Stored data entries:
● ● ● ● ●

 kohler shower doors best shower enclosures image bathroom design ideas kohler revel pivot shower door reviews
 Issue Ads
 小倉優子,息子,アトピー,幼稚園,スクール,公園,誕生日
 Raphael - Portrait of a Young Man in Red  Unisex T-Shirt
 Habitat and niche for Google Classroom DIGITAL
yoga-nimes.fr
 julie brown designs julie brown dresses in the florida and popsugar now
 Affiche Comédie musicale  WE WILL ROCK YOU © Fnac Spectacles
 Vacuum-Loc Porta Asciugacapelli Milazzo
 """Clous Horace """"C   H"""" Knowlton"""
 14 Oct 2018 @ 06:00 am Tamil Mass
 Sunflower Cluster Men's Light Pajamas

● ● ● ● ●

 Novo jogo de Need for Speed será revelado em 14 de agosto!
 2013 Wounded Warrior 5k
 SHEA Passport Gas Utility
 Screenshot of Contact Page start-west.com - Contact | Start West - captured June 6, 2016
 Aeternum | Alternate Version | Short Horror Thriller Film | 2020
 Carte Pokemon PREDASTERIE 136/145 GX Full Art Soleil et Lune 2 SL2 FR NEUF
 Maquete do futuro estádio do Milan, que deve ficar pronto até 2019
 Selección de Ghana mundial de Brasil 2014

● ● ● ● ●

:: Task to carry out ::
Using the entries above, give again exactly the lines from the line holding "Habitat and niche" through the line holding "Sunflower Cluster Men's Light Pajamas". Include both end lines and nothing else.

:: Output of the exercise ::
 Habitat and niche for Google Classroom DIGITAL
yoga-nimes.fr
 julie brown designs julie brown dresses in the florida and popsugar now
 Affiche Comédie musicale  WE WILL ROCK YOU © Fnac Spectacles
 Vacuum-Loc Porta Asciugacapelli Milazzo
 """Clous Horace """"C   H"""" Knowlton"""
 14 Oct 2018 @ 06:00 am Tamil Mass
 Sunflower Cluster Men's Light Pajamas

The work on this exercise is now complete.